Annette Mckenna one of our long term Scuba diving instructors here in Sharm thought it was about time that she put her foot on the first rung of the technical diving ladder. So... she enrolled the guidance of John Kean an even longer term diving instructor, guide and technical instructor here at Ocean College to put her through her paces.
Annette is very generously keeping a diary of her course here, so we can follow her progress as each day draws to a close:
Before I arrived on the boat, we had a briefing at the dive centre to let me know what the first day of my TDI Advanced Nitrox Course would entail. I was going to be doing 2 dives in a twinset (and not the type you wear with pearls) and 10 litre sling tank.
Having been a scuba diving instructor in Sharm for 4 years I can quite easily manage the weight of a 12 litre tank, but today’s configuration was going to be similar to lifting half my own body weight… a scary thought indeed!

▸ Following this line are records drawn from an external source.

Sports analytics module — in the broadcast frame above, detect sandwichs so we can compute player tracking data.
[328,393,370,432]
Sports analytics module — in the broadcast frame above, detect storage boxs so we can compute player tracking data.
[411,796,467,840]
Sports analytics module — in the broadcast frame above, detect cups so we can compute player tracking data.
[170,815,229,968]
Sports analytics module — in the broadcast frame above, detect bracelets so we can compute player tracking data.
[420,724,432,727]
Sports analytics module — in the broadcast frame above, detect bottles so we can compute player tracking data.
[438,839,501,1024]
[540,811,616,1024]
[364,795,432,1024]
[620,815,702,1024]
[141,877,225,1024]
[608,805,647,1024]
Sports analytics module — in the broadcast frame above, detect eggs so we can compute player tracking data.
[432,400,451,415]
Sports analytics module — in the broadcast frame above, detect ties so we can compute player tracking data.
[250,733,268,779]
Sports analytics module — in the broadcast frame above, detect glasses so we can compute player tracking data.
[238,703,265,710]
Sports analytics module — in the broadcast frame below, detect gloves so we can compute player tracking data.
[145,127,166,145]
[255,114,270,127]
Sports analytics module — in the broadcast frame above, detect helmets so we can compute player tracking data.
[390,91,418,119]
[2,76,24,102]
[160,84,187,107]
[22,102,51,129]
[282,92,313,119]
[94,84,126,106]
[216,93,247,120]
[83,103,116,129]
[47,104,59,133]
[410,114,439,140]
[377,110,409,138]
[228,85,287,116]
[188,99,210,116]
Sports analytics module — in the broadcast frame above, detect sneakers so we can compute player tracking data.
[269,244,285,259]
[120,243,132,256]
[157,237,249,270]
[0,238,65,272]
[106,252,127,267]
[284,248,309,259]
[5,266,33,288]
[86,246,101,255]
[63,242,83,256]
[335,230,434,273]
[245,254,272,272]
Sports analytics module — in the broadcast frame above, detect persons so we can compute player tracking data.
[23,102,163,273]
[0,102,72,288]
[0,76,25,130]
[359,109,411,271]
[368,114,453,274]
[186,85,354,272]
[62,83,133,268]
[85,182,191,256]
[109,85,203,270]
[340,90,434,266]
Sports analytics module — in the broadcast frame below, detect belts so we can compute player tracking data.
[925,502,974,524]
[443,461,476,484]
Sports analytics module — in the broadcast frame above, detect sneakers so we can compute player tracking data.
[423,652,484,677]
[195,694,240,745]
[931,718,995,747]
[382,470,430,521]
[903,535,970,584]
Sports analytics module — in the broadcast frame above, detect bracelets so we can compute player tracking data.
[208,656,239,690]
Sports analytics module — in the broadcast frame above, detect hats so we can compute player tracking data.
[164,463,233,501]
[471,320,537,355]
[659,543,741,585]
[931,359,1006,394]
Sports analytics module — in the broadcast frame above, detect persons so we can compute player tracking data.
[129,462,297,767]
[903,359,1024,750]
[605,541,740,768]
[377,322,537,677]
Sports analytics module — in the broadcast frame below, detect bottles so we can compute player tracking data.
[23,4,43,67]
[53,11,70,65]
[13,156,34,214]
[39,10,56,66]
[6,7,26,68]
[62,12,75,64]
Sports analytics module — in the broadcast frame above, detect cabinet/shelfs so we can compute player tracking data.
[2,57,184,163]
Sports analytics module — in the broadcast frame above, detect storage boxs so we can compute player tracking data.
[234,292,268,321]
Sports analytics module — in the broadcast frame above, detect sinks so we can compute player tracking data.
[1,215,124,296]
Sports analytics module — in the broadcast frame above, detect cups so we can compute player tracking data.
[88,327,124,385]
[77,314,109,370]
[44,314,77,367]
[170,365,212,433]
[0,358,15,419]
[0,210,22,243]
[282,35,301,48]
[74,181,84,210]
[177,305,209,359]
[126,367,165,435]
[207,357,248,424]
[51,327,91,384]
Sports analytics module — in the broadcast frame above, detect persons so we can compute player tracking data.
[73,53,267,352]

When we got onto the boat John got straight on to showing me the gear. I was first fitted for a harness. This was a bit like being in an M&S underwear fitting room. The person who used it last must have been twice my size as everything needed pulling in and adjusting. The harness has to be figure hugging to ensure the twinset doesn’t swing about under the water. John then went on to show me how everything fit together and the sequence required for analysing and labelling the sling tank.
Then it was onto the exciting part of diving in all this gear. I was going to dive to a maximum depth of 33m for a total dive time of 29 minutes, and that was going to include getting used to the gear in the shallows, descending, switching to my 10 litre sling and ascending to various depths at specific times.
Getting into the twinset was very amusing and standing up in it was nigh on impossible. It didn’t take long for me to feel reasonably well balanced so I could get my fins on. It was at this point I was then handed the 10 litre sling to attach! Oh my god, heavy or what! Doing a giant stride entry was also interesting and I had to give myself a little talking to that I was in fact strong enough to peel my fin off the back deck long enough for me to haul myself into the water.
Once in the water things were far more comfortable. We descended down on cue and I found it reasonably easy to stay horizontal. Because everything is that much heavier I descended fairly quickly and needed my hand on the inflator at all times. At around 25 metres I felt very lop-sided but sorted myself out by pushing my elbow into the wing. I got down to 30 metres and was meant to check how much air I used in 5 minutes. Unfortunately I looked at my sling tank gauge, instead of the twinset I was actually breathing from and then couldn’t understand why it had hardly moved at all (my only real blonde moment of the day!)
After the designated time we signalled each other and headed to 18 metres where we swapped to our 50% nitrox mix. After a few more minutes at this depth we then went up to 9 metres. I was mildly distracted by a really big Napoleon wrasse which reminded me that fish spotting was usually my only job in the water. Again after the designated time we moved up to 6 metres to finish off the dive. I was actually quite surprised that my neutral buoyancy was not bad at all, and really wasn’t as difficult as expected. The planned dive was then over so we went to the shallows to do the skills, some of which were to shutdown part of the twinset to simulate a failed valve. We’d then switch to the back-up. To do this it’s best if you have a double-jointed arm but for those of us that don’t have this quality it’s a pretty tricky task that I probably made look very hard work.
I then was asked to put up my surface marker buoy (SMB) and John was stunned at how fantastic that was… knowing that I was going to do the course I’d been practising my SMB skills for the last few months and it had the desired reaction from John. Total amazement!
Getting out of the water was also fun. In attempting to unclip my sling tank I managed to attach it to my SMB case so I had to be disentangled by my patient instructor. Getting up the ladders with the twinset was tough but I had a great sense of achievement in getting up on my own. Next stop a Gold medal for weight lifting in the Olympics!
The second dive was very similar to the first except a little shallower and a few more skills in the shallows. It was already easier to walk to the back deck in the twinset and I made a much better attempt at my giant stride entry. In the water it all felt less cumbersome so it was easier to concentrate on the timing of the dives. Once again the fish life attempted to distract me, this time a peppered moray at 25 metres. I pointed it out to John who seemed hugely unimpressed but I thought it was cute.
All the drills were fairly straight forward and I was actually starting to enjoy the challenge of getting it right.
Once the planned dive was over it was time for more skills of which one was to swim 10 metres without a regulator in, as if in as out of air situation. You then had to take the donor’s alternate and swim around together. John demonstrated it to me and whilst we were swimming around he signalled that maybe I should fin as he seemed to be dragging me along. This gave me a fit of the giggles which then made my 10 metre dash with no reg in that much more difficult. I did however manage it which was a relief.
When we debriefed John was quite pleased with my performance so I’m therefore looking forward to heading to Tiran on Day 2 tomorrow.